- _Goal_:
Reproduce without changes the entries that begin with the line containing "How far is (656,491)" and end with the line containing "54312 millimetres", including both of those lines.

- _Record list_:

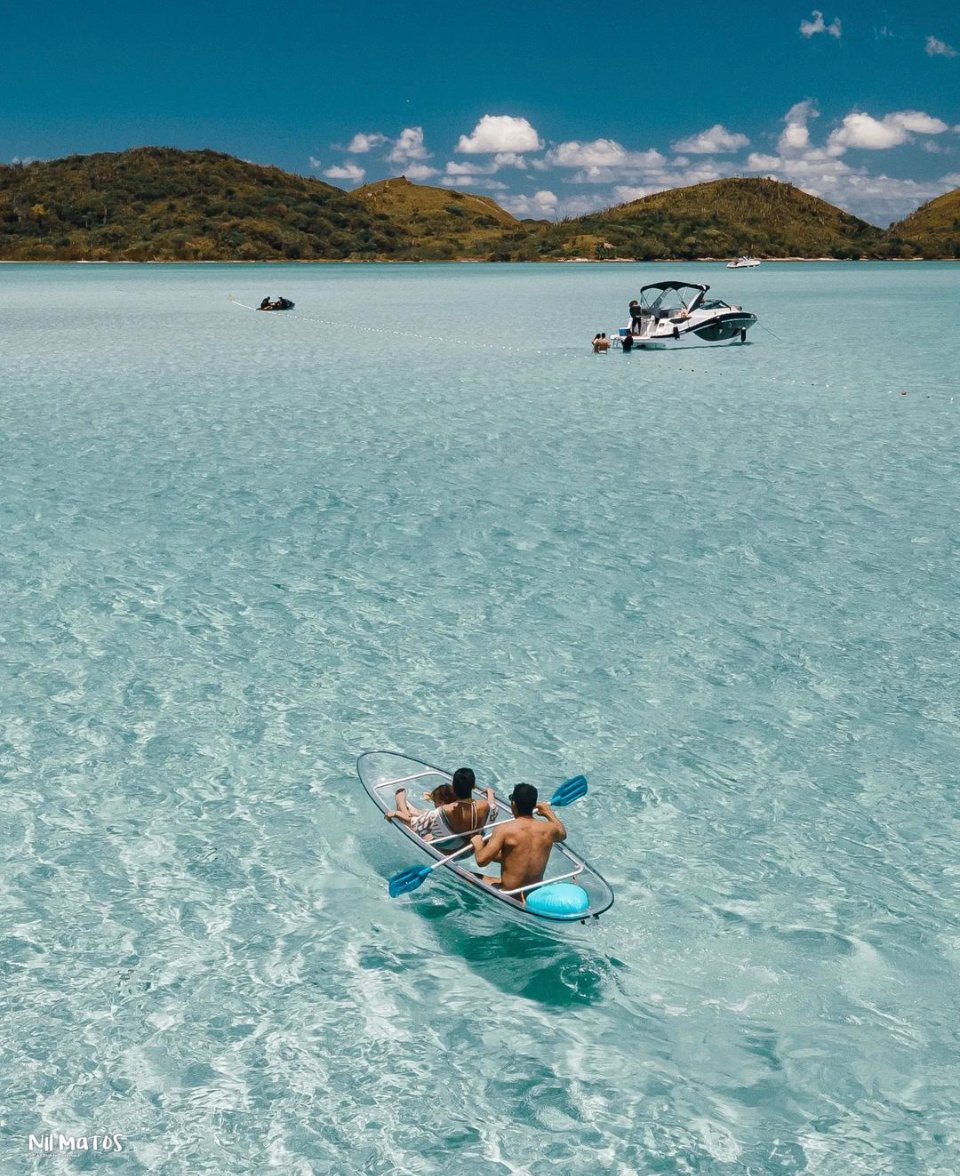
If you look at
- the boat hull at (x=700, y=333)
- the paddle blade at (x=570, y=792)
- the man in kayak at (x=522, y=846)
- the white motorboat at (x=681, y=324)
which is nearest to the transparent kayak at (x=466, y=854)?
the man in kayak at (x=522, y=846)

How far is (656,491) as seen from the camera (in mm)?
25391

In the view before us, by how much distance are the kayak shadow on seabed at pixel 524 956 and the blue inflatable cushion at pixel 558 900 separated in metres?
0.44

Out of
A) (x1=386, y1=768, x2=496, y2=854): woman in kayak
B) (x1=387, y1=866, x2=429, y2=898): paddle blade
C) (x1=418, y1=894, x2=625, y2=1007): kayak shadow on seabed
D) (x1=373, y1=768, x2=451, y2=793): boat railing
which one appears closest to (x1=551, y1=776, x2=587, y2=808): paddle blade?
(x1=386, y1=768, x2=496, y2=854): woman in kayak

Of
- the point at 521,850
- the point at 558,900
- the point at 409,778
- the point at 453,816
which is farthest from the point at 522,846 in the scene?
the point at 409,778

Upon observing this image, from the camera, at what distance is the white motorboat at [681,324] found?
54312 millimetres

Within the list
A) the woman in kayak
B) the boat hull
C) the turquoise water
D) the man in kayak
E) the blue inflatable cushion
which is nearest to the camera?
the turquoise water

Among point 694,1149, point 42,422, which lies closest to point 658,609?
point 694,1149

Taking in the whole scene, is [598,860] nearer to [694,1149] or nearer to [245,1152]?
[694,1149]

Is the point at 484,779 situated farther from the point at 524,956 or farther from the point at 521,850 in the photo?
the point at 524,956

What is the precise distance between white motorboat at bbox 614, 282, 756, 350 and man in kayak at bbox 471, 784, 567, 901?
45667mm

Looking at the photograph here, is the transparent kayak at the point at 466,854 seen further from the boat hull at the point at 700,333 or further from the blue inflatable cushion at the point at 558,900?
the boat hull at the point at 700,333

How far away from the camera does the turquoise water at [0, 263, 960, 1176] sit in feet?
25.7

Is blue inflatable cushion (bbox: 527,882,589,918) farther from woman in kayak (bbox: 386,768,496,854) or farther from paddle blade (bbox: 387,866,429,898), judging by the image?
woman in kayak (bbox: 386,768,496,854)

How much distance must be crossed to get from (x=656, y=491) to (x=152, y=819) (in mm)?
16452
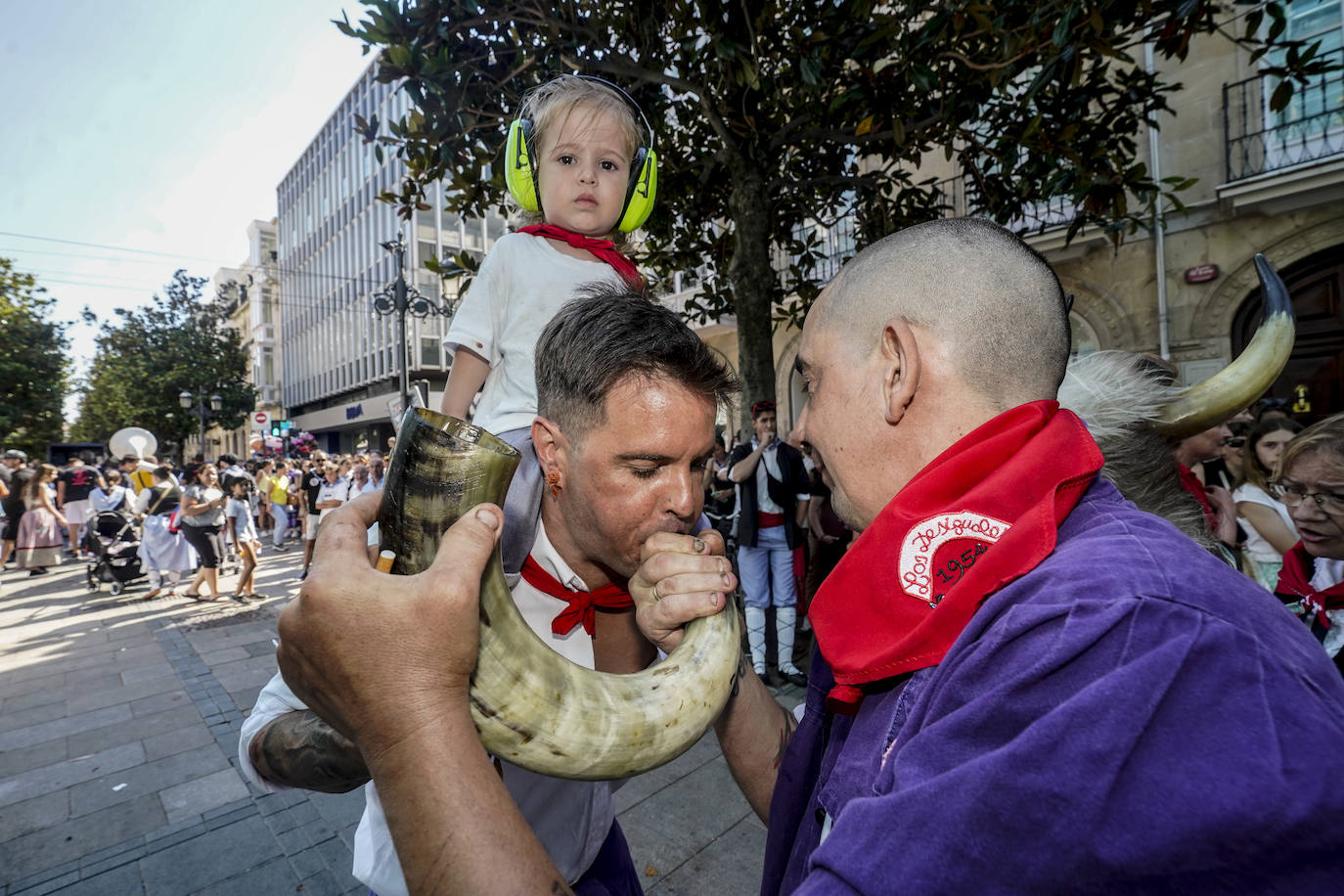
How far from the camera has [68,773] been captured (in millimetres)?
4508

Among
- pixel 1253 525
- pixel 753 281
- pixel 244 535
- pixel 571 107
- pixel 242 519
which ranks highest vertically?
pixel 753 281

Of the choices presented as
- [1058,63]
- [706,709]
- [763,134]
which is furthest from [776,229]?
[706,709]

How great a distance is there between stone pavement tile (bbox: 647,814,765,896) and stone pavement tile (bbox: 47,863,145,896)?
270cm

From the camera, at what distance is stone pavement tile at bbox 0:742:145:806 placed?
13.9 feet

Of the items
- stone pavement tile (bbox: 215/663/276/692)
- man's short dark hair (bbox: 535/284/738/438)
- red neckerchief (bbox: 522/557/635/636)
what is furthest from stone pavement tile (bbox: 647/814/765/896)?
stone pavement tile (bbox: 215/663/276/692)

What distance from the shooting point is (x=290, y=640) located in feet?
3.06

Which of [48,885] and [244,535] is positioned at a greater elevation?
[244,535]

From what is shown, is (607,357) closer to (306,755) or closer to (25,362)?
(306,755)

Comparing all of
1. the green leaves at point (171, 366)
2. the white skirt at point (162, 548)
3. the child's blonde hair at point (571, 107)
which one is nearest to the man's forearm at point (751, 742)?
the child's blonde hair at point (571, 107)

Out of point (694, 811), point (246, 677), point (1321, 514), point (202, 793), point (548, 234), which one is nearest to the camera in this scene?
point (548, 234)

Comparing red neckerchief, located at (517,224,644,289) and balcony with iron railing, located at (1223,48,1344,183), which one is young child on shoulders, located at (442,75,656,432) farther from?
balcony with iron railing, located at (1223,48,1344,183)

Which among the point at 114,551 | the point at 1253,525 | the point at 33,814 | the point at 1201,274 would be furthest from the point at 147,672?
the point at 1201,274

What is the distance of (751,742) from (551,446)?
980 millimetres

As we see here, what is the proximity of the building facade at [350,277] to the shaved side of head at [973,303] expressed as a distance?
101 feet
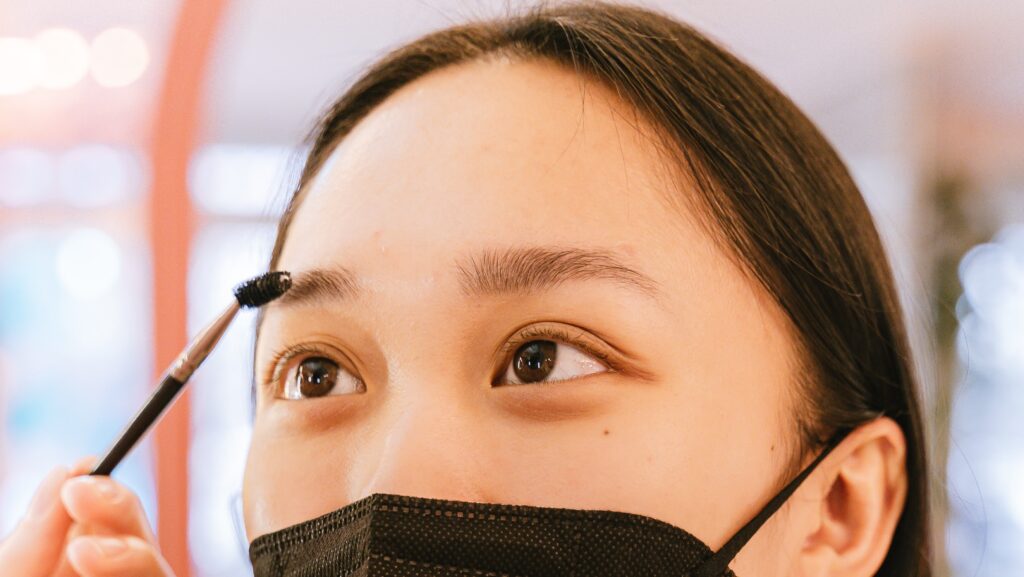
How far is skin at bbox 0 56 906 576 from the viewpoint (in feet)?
3.53

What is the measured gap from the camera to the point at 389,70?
1443 mm

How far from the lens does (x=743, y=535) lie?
3.67 feet

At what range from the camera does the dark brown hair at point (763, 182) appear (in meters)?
1.23

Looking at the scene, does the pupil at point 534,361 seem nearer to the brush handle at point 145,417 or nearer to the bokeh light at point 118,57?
the brush handle at point 145,417

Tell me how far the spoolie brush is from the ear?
74 cm

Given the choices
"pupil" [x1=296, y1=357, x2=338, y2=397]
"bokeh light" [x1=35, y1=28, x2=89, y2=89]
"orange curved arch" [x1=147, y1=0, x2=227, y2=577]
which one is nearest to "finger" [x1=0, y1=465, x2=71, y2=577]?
"pupil" [x1=296, y1=357, x2=338, y2=397]

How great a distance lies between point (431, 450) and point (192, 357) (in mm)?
380

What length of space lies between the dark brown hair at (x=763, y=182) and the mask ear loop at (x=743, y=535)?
0.06m

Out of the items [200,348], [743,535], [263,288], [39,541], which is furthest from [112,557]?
[743,535]

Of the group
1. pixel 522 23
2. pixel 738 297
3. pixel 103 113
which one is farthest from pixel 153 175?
pixel 738 297

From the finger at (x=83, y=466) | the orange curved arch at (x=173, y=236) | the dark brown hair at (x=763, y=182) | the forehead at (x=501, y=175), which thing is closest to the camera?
the forehead at (x=501, y=175)

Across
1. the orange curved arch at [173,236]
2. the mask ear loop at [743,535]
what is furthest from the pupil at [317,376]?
the orange curved arch at [173,236]

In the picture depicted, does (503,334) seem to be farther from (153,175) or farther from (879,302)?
(153,175)

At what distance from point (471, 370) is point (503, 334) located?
0.05 m
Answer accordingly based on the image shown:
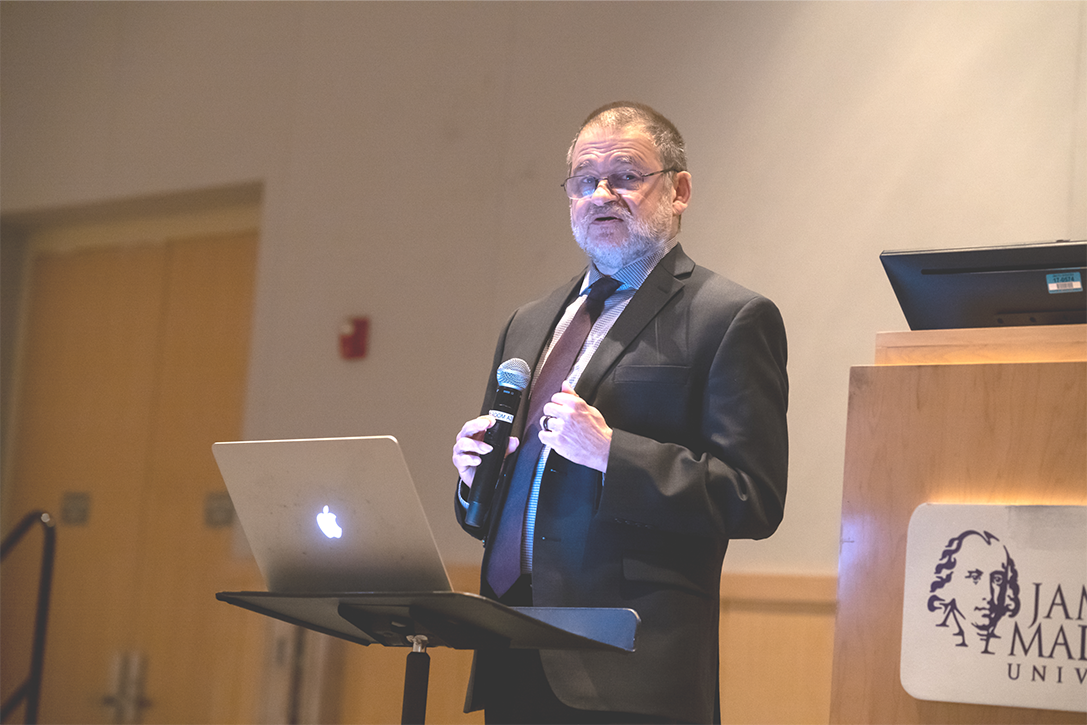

- _Result of the task_:
How far is (656,491) as seen from the camera (in mm)?
25391

In the view before us, by how much distance are the kayak shadow on seabed at pixel 524 956 and the blue inflatable cushion at pixel 558 900 separated in metres?
0.44

Out of
A) (x1=386, y1=768, x2=496, y2=854): woman in kayak
B) (x1=387, y1=866, x2=429, y2=898): paddle blade
C) (x1=418, y1=894, x2=625, y2=1007): kayak shadow on seabed
D) (x1=373, y1=768, x2=451, y2=793): boat railing
which one appears closest to (x1=551, y1=776, x2=587, y2=808): paddle blade?
(x1=386, y1=768, x2=496, y2=854): woman in kayak

Of
- the point at 521,850
- the point at 558,900
- the point at 409,778
- the point at 453,816
which is farthest from the point at 522,846 in the scene?
the point at 409,778

Upon observing this image, from the camera, at what distance is the white motorboat at [681,324] found?
54312 millimetres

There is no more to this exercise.